TASK OBJECTIVE: In the entries that follow, identify the line containing "What is the measurable" and return it together with all later lines, exactly as they appear.
** BEGIN DATA EXCERPTS **
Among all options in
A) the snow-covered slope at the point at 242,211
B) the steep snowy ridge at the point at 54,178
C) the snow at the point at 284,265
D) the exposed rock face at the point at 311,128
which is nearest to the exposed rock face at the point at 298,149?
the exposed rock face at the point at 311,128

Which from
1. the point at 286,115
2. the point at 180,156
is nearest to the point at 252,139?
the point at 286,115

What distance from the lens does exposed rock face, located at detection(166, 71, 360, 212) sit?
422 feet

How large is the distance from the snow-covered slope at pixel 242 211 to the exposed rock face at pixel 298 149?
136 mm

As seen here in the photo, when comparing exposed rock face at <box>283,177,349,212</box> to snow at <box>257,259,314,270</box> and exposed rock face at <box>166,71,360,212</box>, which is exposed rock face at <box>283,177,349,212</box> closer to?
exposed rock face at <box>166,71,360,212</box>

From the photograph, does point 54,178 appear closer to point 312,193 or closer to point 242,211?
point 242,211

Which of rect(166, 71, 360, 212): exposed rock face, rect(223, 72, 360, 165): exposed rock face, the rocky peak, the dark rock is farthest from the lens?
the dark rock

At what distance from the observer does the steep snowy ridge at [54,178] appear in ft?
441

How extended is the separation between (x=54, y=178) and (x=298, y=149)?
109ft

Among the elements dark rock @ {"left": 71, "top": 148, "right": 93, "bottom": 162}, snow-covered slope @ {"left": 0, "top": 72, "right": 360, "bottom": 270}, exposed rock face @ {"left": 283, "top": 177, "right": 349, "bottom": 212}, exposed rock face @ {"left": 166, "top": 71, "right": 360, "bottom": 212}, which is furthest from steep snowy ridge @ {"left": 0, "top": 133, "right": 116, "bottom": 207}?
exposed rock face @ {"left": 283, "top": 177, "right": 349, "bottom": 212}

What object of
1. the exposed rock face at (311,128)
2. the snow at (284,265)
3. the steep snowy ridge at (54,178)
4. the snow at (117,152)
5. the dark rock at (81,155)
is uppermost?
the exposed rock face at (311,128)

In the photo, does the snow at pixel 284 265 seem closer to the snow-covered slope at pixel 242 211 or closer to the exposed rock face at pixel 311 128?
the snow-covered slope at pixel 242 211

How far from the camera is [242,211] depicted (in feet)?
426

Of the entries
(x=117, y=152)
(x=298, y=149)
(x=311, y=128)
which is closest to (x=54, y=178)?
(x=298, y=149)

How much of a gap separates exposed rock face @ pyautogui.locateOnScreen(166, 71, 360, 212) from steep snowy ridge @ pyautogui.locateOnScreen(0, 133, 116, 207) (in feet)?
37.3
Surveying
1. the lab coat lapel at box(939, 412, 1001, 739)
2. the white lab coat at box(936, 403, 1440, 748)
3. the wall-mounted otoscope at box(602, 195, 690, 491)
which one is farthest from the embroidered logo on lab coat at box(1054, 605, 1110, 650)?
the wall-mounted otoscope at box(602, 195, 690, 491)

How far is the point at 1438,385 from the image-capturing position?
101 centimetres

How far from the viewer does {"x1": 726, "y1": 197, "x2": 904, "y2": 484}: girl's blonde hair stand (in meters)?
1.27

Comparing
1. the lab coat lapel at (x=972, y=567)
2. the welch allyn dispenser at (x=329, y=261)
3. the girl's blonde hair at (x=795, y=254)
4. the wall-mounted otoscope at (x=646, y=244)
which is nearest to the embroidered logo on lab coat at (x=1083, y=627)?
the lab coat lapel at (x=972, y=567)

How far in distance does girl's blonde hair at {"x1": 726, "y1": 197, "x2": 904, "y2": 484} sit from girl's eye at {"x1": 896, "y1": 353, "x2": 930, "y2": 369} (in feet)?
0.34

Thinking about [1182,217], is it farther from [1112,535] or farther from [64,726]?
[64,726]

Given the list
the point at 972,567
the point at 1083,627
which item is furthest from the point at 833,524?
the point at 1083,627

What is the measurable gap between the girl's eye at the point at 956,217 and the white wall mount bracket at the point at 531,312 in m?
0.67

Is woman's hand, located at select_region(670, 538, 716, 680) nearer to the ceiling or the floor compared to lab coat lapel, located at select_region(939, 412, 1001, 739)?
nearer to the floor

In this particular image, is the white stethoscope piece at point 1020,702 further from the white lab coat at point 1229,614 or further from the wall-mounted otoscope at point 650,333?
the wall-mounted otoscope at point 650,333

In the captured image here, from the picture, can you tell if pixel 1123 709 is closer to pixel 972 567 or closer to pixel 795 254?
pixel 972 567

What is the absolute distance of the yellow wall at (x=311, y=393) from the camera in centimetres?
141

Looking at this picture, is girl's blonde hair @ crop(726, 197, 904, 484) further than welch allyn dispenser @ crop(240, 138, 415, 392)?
** END DATA EXCERPTS **
RIGHT ANSWER:
What is the measurable gap between the girl's eye at the point at 956,217 and the white wall mount bracket at the point at 531,312 in m?
0.67

Is woman's hand, located at select_region(670, 538, 716, 680) nearer to the ceiling or the floor compared to lab coat lapel, located at select_region(939, 412, 1001, 739)?
nearer to the floor

In this particular image, is the white stethoscope piece at point 1020,702 further from the white lab coat at point 1229,614 or further from the wall-mounted otoscope at point 650,333?
the wall-mounted otoscope at point 650,333

In the captured image here, from the picture, can you tell if pixel 1123 709 is closer to pixel 972 567 or closer to pixel 795 254?
pixel 972 567

What is the absolute distance of the yellow wall at (x=311, y=393) from the camera in centimetres?
141

Looking at this picture, is girl's blonde hair @ crop(726, 197, 904, 484) further than welch allyn dispenser @ crop(240, 138, 415, 392)?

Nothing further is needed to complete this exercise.